はやる気持ちを抑えて、でももう一度、理性を働かせて問いかける。


「な、こっち向いてよ」


「や、やだ」


「頼むからこっち見て。俺、むぎの顔見れないと悲しくて死んじゃうんだけど。それでもいいの?」


わざと耳元で囁いて、目を開けるように促す。

な、頼むからこっち見て。

俺の方見て。

涙でぐしゃぐしゃだとか、顔真っ赤だからはずかしいとか、むぎの気持ちも尊重したいけど、今は無理。


俺にふれられて真っ赤になった顔も。

俺にふれられて気持ちよくなって泣いた顔も。


ぜんぶ、ぜんぶ俺だけのためで、俺を好きになってくれたことで、今のむぎがあるから。


「俺の所為でかわいくなってるむぎの表情、見せてよ」


今はもう、愛おしいって、その言葉しか出てこない。


「なぎ、さ……」


「うん。

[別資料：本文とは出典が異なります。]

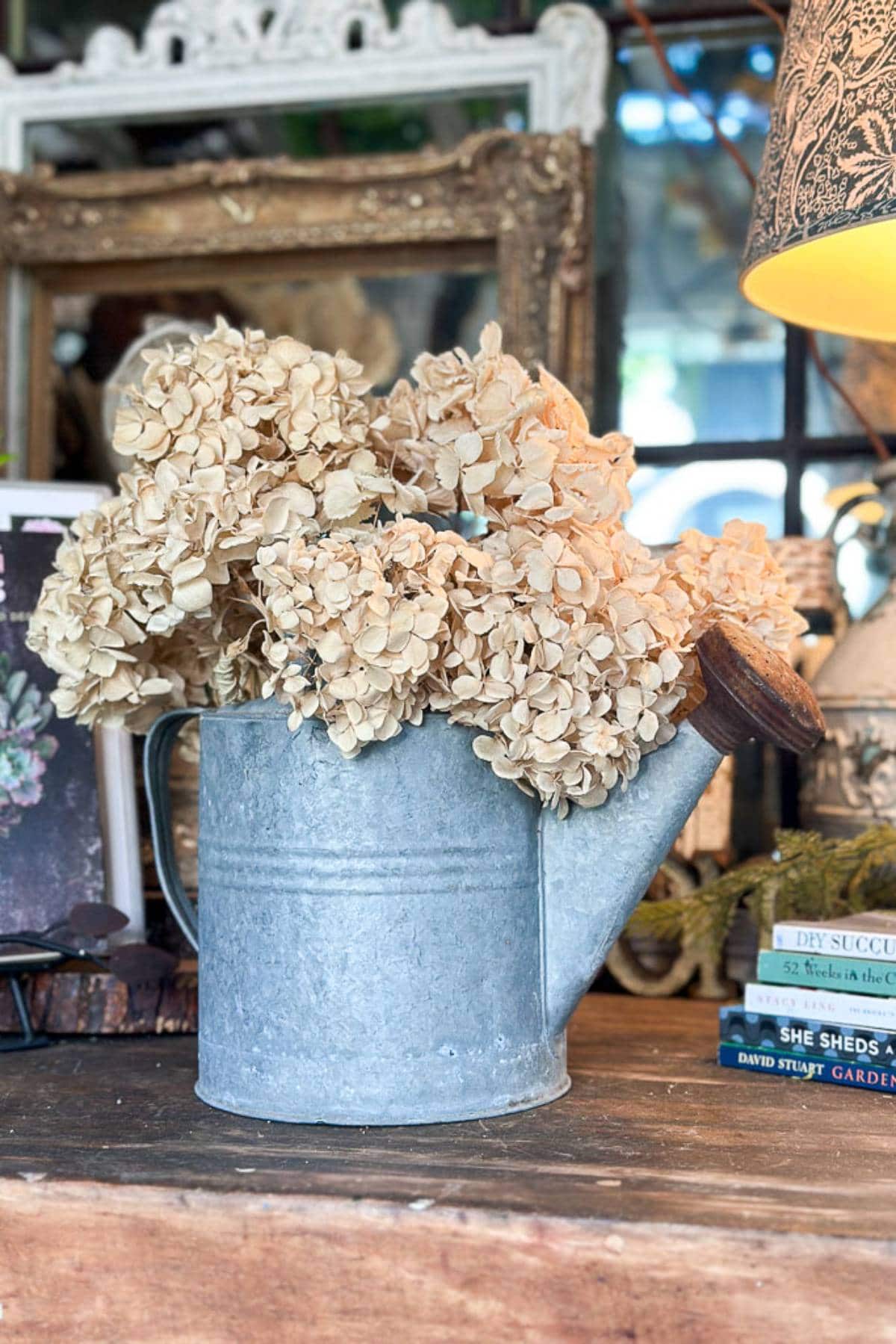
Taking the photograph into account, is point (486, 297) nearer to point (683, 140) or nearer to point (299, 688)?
point (683, 140)

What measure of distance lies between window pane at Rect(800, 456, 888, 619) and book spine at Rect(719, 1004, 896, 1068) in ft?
1.82

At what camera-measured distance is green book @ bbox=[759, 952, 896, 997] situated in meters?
0.90

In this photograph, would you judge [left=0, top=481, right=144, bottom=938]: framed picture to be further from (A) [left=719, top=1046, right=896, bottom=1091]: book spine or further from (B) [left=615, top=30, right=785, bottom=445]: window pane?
(B) [left=615, top=30, right=785, bottom=445]: window pane

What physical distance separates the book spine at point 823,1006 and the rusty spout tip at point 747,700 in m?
0.19

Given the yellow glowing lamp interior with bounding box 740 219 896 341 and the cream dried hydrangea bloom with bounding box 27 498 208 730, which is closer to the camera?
the cream dried hydrangea bloom with bounding box 27 498 208 730

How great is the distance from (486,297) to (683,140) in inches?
10.4

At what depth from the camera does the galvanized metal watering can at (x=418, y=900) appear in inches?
31.4

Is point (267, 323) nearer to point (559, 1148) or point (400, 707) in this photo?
point (400, 707)

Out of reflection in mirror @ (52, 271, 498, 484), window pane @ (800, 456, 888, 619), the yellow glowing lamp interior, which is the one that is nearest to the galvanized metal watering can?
the yellow glowing lamp interior

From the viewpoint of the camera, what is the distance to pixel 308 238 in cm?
145

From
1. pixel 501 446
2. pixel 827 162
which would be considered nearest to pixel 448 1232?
pixel 501 446

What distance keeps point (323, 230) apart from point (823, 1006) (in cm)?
93

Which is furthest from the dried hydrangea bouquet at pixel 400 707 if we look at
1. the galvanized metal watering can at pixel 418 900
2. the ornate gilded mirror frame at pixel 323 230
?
the ornate gilded mirror frame at pixel 323 230

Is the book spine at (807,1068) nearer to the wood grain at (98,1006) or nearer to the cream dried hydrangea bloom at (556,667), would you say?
the cream dried hydrangea bloom at (556,667)
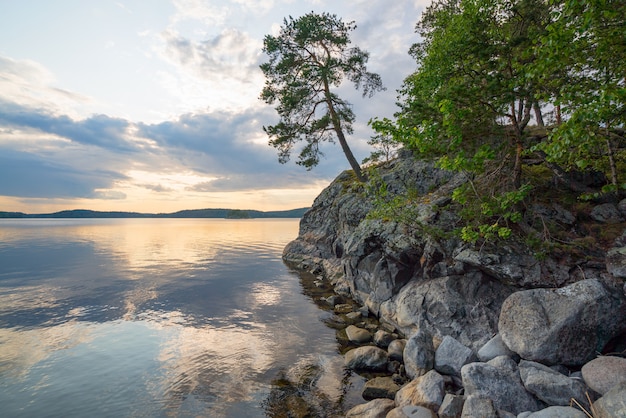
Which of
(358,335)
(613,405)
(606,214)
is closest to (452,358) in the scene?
(613,405)

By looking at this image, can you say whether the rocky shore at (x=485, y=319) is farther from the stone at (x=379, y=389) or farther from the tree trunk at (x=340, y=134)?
the tree trunk at (x=340, y=134)

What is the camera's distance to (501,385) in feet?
26.9

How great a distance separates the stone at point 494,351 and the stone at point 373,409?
3458 millimetres

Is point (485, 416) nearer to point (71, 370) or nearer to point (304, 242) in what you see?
point (71, 370)

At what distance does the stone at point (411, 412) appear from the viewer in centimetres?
812

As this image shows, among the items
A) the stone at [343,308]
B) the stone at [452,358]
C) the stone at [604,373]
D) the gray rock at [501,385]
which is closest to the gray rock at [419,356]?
the stone at [452,358]

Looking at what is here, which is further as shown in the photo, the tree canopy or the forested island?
the tree canopy

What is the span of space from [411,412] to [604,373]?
15.5 feet

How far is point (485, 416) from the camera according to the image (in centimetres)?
730

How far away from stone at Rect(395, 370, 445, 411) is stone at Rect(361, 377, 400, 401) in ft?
2.46

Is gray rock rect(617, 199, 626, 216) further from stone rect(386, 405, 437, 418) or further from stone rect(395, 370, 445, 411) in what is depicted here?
stone rect(386, 405, 437, 418)

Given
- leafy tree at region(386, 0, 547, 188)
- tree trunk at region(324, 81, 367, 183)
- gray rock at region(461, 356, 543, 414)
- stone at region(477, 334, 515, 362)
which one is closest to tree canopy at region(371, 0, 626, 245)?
leafy tree at region(386, 0, 547, 188)

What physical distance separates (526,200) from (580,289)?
6.30m

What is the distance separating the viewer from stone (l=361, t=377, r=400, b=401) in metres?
10.4
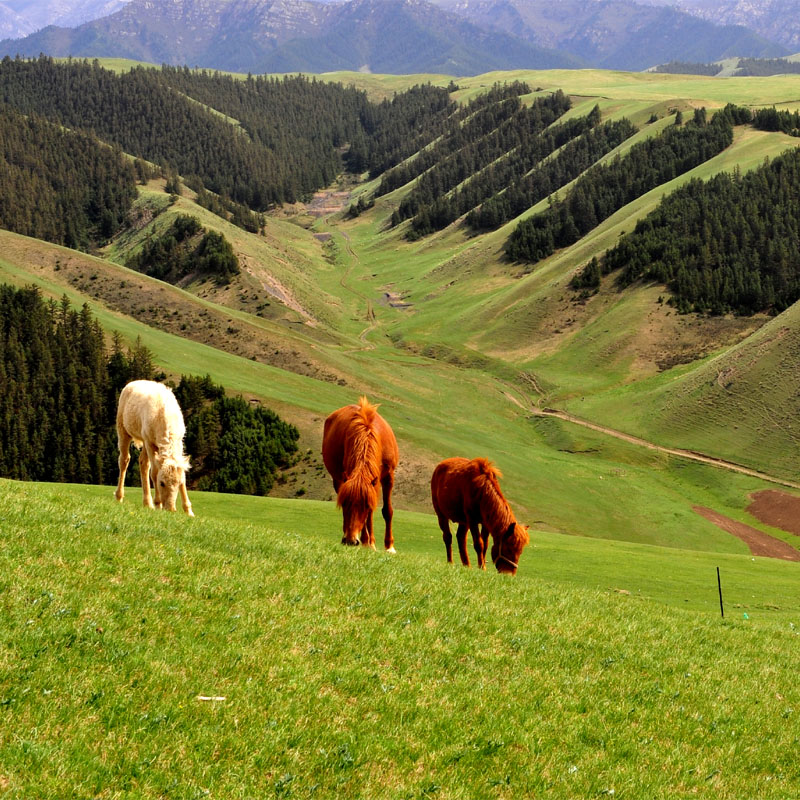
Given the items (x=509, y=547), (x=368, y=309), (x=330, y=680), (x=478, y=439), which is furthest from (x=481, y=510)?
(x=368, y=309)

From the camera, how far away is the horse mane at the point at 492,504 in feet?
70.3

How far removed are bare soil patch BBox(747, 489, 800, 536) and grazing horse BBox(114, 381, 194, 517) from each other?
57.8m

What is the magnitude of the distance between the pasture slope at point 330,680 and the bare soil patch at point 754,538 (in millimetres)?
42466

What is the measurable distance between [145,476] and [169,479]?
252cm

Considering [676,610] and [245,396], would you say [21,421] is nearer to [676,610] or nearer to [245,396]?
[245,396]

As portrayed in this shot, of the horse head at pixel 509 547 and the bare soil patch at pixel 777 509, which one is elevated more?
the horse head at pixel 509 547

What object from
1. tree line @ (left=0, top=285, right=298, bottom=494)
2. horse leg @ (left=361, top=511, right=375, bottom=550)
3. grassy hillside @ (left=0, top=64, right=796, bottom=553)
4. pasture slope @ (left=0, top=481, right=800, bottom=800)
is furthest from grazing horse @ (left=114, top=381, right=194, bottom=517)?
tree line @ (left=0, top=285, right=298, bottom=494)

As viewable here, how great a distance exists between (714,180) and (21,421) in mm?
130052

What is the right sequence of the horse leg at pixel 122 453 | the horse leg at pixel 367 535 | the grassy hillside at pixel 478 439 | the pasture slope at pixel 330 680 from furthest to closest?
the grassy hillside at pixel 478 439 → the horse leg at pixel 122 453 → the horse leg at pixel 367 535 → the pasture slope at pixel 330 680

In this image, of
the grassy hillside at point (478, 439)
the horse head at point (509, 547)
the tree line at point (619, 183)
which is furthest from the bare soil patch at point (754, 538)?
the tree line at point (619, 183)

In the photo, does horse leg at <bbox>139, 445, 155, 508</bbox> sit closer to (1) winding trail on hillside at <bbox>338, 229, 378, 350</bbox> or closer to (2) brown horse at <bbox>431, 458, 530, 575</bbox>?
(2) brown horse at <bbox>431, 458, 530, 575</bbox>

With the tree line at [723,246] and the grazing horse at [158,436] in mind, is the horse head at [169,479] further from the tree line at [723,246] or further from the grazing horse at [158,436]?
the tree line at [723,246]

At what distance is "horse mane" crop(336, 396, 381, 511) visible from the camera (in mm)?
17906

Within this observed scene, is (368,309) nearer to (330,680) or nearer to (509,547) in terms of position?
(509,547)
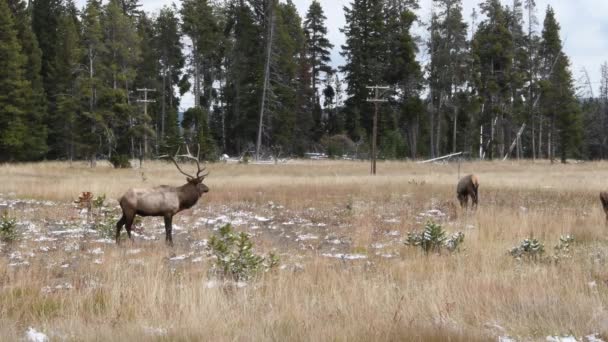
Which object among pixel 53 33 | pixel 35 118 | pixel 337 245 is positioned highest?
pixel 53 33

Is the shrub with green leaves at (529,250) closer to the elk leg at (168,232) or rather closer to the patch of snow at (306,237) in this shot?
the patch of snow at (306,237)

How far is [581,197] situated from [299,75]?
4310 cm

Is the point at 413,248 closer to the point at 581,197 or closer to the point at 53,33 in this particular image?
the point at 581,197

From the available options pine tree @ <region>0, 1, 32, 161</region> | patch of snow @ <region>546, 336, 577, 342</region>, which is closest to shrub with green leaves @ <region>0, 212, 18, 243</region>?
patch of snow @ <region>546, 336, 577, 342</region>

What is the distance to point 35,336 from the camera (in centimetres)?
461

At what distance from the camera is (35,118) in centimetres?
4469

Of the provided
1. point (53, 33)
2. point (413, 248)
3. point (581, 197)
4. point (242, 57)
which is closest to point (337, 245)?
point (413, 248)

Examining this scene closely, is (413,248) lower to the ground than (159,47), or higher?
lower

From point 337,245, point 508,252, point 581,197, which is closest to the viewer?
point 508,252

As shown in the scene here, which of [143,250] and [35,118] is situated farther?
[35,118]

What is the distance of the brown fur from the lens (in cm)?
1099

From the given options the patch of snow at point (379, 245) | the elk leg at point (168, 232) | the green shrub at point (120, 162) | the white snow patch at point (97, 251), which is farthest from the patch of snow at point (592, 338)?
the green shrub at point (120, 162)

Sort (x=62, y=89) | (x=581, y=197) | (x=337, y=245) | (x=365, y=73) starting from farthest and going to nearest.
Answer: (x=365, y=73) → (x=62, y=89) → (x=581, y=197) → (x=337, y=245)

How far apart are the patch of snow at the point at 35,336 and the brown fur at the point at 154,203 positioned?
236 inches
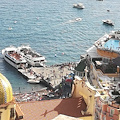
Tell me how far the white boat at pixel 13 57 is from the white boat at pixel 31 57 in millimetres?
1552

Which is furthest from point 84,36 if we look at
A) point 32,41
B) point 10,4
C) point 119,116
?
point 119,116

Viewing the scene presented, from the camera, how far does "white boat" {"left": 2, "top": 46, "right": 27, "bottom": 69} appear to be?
10550 centimetres

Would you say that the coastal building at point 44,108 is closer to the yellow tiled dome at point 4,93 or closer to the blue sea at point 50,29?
the yellow tiled dome at point 4,93

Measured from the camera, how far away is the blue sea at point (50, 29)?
114 m

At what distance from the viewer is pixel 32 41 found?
130500 mm

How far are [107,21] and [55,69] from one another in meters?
69.7

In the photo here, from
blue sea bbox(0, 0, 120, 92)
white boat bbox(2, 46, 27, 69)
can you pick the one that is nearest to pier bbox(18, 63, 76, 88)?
blue sea bbox(0, 0, 120, 92)

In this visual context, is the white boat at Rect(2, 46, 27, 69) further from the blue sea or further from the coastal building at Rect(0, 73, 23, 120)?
the coastal building at Rect(0, 73, 23, 120)

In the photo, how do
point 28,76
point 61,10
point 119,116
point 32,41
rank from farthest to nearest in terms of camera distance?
point 61,10 → point 32,41 → point 28,76 → point 119,116

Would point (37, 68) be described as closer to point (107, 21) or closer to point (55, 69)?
point (55, 69)

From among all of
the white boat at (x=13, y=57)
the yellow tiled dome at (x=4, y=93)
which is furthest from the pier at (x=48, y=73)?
the yellow tiled dome at (x=4, y=93)

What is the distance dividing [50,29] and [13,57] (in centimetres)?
4364

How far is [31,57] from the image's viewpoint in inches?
4259

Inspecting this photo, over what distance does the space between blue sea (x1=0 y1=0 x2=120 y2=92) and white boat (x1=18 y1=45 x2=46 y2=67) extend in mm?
3714
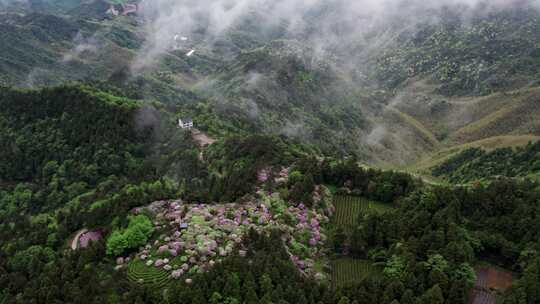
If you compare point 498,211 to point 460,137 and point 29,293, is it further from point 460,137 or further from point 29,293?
point 460,137

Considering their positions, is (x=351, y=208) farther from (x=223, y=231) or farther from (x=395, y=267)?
(x=223, y=231)

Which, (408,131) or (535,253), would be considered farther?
(408,131)

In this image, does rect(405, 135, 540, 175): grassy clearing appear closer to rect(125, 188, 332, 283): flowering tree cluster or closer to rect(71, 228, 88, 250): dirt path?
rect(125, 188, 332, 283): flowering tree cluster

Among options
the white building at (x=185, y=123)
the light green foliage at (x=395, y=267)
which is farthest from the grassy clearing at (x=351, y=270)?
the white building at (x=185, y=123)

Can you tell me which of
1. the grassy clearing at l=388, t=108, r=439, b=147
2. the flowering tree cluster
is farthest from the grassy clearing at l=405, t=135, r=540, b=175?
the flowering tree cluster

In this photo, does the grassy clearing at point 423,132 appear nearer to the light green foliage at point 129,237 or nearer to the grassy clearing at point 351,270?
the grassy clearing at point 351,270

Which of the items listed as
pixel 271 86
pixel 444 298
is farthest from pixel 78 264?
pixel 271 86
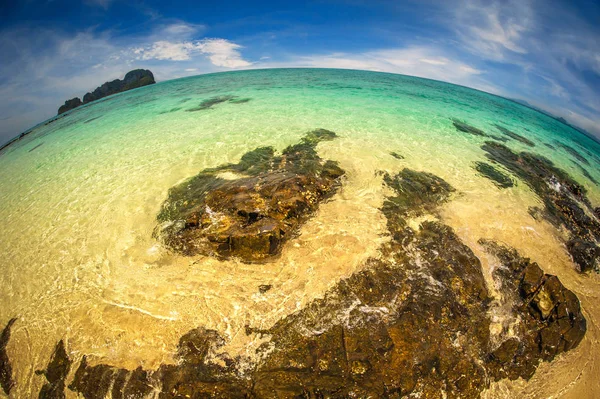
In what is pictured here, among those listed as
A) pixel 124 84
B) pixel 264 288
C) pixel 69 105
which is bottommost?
pixel 264 288

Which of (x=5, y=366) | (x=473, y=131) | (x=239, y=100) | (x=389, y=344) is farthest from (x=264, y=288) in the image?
(x=239, y=100)

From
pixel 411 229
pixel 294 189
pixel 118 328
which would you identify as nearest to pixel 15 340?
pixel 118 328

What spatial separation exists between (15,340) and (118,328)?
2.06 meters

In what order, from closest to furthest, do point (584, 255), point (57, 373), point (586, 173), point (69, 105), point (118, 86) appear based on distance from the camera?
point (57, 373) < point (584, 255) < point (586, 173) < point (69, 105) < point (118, 86)

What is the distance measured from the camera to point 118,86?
6238 centimetres

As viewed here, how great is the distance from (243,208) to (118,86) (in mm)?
78647

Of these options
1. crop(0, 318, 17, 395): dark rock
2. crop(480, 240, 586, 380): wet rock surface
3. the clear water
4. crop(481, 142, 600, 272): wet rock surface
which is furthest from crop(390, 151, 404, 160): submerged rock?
crop(0, 318, 17, 395): dark rock

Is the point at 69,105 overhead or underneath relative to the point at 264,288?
overhead

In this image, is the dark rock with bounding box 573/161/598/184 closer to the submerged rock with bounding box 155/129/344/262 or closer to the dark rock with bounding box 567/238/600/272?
the dark rock with bounding box 567/238/600/272

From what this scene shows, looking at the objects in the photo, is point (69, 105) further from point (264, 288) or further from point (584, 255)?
point (584, 255)

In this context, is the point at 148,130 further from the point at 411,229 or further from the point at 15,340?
the point at 411,229

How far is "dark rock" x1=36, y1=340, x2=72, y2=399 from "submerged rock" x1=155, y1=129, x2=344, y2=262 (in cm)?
253

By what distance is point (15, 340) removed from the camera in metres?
4.46

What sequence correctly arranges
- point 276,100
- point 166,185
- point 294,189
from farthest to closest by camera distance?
point 276,100 → point 166,185 → point 294,189
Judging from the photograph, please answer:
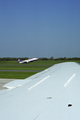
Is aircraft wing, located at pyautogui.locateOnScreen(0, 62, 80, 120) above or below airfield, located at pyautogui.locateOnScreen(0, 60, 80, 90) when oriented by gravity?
above

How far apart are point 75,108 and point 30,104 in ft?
2.23

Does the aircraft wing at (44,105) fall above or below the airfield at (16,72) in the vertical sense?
above

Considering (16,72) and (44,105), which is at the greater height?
(44,105)

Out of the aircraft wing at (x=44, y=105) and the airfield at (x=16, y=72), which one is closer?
the aircraft wing at (x=44, y=105)

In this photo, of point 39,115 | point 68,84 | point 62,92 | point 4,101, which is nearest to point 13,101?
point 4,101

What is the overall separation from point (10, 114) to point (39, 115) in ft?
1.30

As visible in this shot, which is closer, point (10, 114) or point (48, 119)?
point (48, 119)

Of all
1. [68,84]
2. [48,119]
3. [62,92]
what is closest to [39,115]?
[48,119]

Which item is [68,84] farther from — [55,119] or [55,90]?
[55,119]

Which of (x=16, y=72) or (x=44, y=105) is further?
(x=16, y=72)

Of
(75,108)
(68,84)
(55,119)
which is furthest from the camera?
(68,84)

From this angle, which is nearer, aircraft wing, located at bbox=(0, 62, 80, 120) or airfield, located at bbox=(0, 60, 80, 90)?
aircraft wing, located at bbox=(0, 62, 80, 120)

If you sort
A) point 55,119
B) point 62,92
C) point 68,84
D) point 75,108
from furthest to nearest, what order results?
point 68,84, point 62,92, point 75,108, point 55,119

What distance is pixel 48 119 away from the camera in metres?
2.13
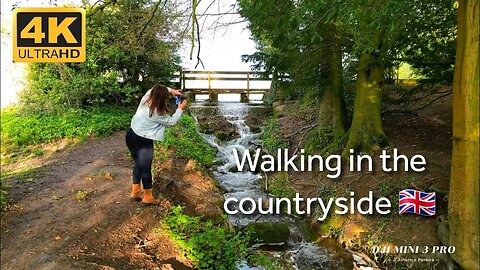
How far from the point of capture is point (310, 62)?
292 inches

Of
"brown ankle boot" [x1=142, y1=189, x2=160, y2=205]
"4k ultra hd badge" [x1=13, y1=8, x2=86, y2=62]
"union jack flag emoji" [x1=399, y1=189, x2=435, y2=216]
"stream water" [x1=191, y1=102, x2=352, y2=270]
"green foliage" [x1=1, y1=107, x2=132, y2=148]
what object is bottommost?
"stream water" [x1=191, y1=102, x2=352, y2=270]

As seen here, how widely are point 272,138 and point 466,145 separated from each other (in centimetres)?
749

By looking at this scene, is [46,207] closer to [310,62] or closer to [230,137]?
[310,62]

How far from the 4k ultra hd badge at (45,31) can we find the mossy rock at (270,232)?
3.86 meters

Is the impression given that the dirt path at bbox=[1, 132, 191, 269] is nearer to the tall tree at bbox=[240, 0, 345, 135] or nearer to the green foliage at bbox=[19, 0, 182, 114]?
the tall tree at bbox=[240, 0, 345, 135]

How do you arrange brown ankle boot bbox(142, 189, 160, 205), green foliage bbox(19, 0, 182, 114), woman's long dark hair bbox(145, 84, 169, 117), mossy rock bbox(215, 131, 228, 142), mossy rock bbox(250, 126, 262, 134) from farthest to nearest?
mossy rock bbox(250, 126, 262, 134), mossy rock bbox(215, 131, 228, 142), green foliage bbox(19, 0, 182, 114), brown ankle boot bbox(142, 189, 160, 205), woman's long dark hair bbox(145, 84, 169, 117)

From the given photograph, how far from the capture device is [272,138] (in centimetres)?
1109

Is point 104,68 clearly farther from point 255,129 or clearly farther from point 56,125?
point 255,129

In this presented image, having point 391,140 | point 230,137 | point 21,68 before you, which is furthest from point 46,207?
point 230,137

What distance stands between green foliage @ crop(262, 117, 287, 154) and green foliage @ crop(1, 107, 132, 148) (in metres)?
4.06

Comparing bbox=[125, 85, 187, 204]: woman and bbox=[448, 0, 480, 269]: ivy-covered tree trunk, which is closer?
bbox=[448, 0, 480, 269]: ivy-covered tree trunk

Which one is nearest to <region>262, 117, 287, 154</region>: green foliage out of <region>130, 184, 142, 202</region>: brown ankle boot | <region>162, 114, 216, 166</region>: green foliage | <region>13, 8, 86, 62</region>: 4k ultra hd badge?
<region>162, 114, 216, 166</region>: green foliage

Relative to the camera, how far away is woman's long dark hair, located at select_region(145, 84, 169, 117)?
4465 millimetres

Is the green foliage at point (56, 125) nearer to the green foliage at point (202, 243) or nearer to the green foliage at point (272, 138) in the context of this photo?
the green foliage at point (272, 138)
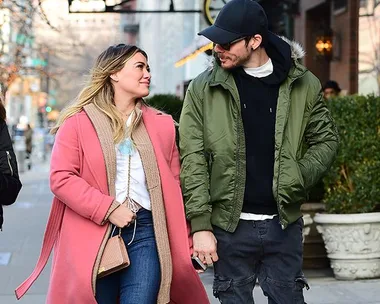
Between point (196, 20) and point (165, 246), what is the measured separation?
3102cm

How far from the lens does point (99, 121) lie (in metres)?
4.48

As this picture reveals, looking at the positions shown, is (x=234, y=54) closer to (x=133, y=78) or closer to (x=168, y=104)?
(x=133, y=78)

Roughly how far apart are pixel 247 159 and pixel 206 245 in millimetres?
444

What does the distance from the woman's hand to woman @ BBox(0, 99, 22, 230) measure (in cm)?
66

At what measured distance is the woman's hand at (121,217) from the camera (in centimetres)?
429

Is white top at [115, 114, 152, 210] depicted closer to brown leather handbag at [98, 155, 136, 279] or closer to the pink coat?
the pink coat

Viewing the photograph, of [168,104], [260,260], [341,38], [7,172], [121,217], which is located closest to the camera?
[121,217]

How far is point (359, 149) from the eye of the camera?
8.23 m

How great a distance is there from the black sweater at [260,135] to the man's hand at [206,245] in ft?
0.71

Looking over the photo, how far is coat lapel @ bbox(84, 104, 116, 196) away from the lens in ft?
14.3

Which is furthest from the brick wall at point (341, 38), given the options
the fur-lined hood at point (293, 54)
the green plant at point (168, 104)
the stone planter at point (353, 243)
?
the fur-lined hood at point (293, 54)

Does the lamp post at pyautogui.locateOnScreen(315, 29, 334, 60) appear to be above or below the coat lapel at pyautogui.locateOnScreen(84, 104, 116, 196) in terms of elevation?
above

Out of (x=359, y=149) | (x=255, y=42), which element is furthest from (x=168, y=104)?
(x=255, y=42)

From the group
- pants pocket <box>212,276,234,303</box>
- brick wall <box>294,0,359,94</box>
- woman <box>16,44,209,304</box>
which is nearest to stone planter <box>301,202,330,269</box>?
pants pocket <box>212,276,234,303</box>
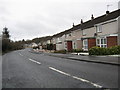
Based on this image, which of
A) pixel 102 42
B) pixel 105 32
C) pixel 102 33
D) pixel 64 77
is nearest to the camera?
pixel 64 77

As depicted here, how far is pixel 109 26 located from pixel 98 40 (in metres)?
4.01

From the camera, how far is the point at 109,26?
25.9 meters

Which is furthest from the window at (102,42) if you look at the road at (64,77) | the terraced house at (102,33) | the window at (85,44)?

むぎ……俺の顔、見たい?」


「う、ん……っ」


「俺の目、見ても大丈夫?」


「大丈夫……」


「もう、はずかしくない?」


「っ、いじわる、言わないで……っ」


ゆっくりゆっくり俺へと振り返ったその瞬間。


「むぎ……っ」


不安そうな、泣きそうな。
でも嬉しくて照れくさそうな表情に。


「好きだよ」


胸が張り裂けてしまいそうなほどに、むぎへの想いがグワッと勢いよく込み上げてきて。


「ん……なぎさ」


その熱い体をぎゅっと抱きしめて、優しく抱きかかえた。